-- START OF Text block --

That's what I mean about clinging to what I know to be true. I can look at this extended family that my children belong to and I can see the importance of each involved person. I can also see the narrative lines that the GEM takes and exploits.

The fact is that she tried to orchestrate an arrest of myself and my wife for what she called 'custodial interference.' We had a disagreement about when and where the kids where supposed to be exchanged and how daycare was supposed to be handled. Rather than work it out and find a way to compromise, the GEM called the Beaverton police department and pretended to not know where her child was. This despite the fact that she had already called the school and had been told that the kid was picked up by her father.

She then called me and left angry messages ordering me to bring Aoibhinn to her.

The police called me and discussed what was happening. The cop was a bit on the confrontational side. I told him I had A and I planned on getting her back to her mom as soon as I could find out where she was and arrange the drop-off. (It turned out that the GEM had rushed to the daycare and picked up M while I was sitting upstairs with A.)

I also told the cop that nine months previous, the GEM had decided she wanted to keep the kids for a weekend in the summer and rather than swap with me, she just kept them and didn't return them to me on Tuesday. I called her a couple of times and tried to get them back, even asking her if I should call the police. Her response made it clear she already looked into the consequences of keeping the kids on my time. She said, "Go ahead. Call the cops. It's a civil matter and they won't do anything."

-- END OF Text block --
-- START OF Data shown --

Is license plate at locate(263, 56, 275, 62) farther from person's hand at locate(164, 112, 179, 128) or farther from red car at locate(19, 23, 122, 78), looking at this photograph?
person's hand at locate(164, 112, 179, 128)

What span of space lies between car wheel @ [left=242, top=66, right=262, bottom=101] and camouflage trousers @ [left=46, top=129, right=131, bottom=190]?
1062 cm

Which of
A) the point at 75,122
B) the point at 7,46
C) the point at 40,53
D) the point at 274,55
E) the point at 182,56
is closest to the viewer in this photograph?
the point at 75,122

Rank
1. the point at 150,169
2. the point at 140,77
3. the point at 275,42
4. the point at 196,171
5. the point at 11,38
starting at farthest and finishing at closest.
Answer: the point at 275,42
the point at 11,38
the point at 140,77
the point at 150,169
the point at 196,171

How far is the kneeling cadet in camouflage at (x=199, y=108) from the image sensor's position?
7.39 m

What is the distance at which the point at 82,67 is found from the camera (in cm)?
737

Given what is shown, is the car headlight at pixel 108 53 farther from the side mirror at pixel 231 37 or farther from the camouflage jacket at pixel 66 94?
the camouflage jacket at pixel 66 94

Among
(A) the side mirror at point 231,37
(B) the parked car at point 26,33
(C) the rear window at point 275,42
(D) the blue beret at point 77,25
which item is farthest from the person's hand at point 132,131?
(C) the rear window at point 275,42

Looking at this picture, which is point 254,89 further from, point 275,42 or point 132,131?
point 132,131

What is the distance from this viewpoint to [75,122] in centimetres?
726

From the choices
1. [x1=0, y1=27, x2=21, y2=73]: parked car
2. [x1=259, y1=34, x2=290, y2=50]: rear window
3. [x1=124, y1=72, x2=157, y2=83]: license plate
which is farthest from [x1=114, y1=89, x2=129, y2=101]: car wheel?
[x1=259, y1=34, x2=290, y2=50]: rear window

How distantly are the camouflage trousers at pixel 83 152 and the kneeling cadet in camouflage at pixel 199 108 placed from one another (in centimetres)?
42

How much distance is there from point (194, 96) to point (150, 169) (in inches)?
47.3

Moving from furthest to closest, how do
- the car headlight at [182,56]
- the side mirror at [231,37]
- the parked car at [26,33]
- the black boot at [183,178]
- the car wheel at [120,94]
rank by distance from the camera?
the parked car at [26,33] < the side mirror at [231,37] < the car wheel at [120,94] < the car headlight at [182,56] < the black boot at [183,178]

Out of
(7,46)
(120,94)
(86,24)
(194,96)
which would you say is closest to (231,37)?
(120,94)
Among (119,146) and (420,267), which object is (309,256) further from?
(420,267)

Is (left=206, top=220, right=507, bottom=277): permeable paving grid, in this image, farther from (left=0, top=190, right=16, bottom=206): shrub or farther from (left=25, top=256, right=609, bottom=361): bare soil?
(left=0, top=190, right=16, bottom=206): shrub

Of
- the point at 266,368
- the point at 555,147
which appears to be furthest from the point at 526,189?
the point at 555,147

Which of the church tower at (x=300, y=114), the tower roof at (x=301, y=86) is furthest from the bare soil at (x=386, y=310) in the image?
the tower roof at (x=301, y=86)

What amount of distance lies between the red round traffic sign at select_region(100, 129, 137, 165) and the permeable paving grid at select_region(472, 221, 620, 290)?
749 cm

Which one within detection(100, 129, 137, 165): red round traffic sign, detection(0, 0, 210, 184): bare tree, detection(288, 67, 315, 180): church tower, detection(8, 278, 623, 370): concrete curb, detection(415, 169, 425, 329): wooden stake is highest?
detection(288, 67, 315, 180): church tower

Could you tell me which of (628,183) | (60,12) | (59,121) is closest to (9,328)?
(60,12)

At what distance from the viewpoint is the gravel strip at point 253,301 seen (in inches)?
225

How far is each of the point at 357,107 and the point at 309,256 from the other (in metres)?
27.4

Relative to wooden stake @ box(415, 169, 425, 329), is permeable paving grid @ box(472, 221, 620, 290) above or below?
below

-- END OF Data shown --

# Problem A:
In the custody dispute account, which police department did the GEM call?
# Problem B:
Could you continue the custody dispute account from its last sentence?
The material comes from a different source than the custody dispute account.

# Written response A:
The Beaverton police department.

# Written response B:
So, cop on the phone hangs up. He calls back a half-hour later and I tell him I'm on the way to drop A at her mom's house. He says, "Yeah, well good luck. She's on the other line right now with my sergeant trying to get him to write me up."

I'd like to say something glib, make a flip comment here, but this is a mental illness. As I am becoming more aware of what I'm dealing with it's becoming more real. Just like I wouldn't expect a man on crutches to manage a trip up a staircase, I'm becoming more aware that this mental illness is not something that can be treated by expecting normal social functioning.

Yet, it is causing harm to everyone else in this blended family. The children are least aware and most at risk.

So, what? What now?

Tuesday, July 2, 2013

I won't ever lose

What do you do when you're confronted with someone who has spent eight years grabbing every possible negative narrative strand and whipping everyone in their orbit with it? The outrage and frustration is overwhelming at times and compounded by the fact that our natural instinct as humans is to want these things to heal themselves with time, as we've been told they will.

So we wait and we take it. Attack after attack. I know the truth. I know what reality is, and that's the strand I have to hang on to with both hands.

Tightly.

At the other end is this angry, hurting person trying to shake me free and off into a groundless orbit, like a beach ball at a Padres game. Hanging on to this narrative thread, knowing that I love these little girls that I give them something they need. I've moved away from that unstable, abusive arena, hoping for quality time, over quantity. The Oregon legal system did my kids wrong. I know I'm the parent who is the best choice to have kept this family together. Given the reins, I would have steered us along and things would be smooth and easy. I have no desire to displace the girls' mother. I love them and I see their need for their mom. In fact, I see it even more clearly through the fog she creates, ironically. I can see the girls' being slowly and steadily co-opted as their mother actively campaigns to force me out of their lives and paint me as a villain at every step.

I've not forgotten that her closest friends didn't understand why she had taken this path and that they couldn't even stop her from attempting this violent coup, forcing me to the sidelines and attempting to drive a wedge into our relationship.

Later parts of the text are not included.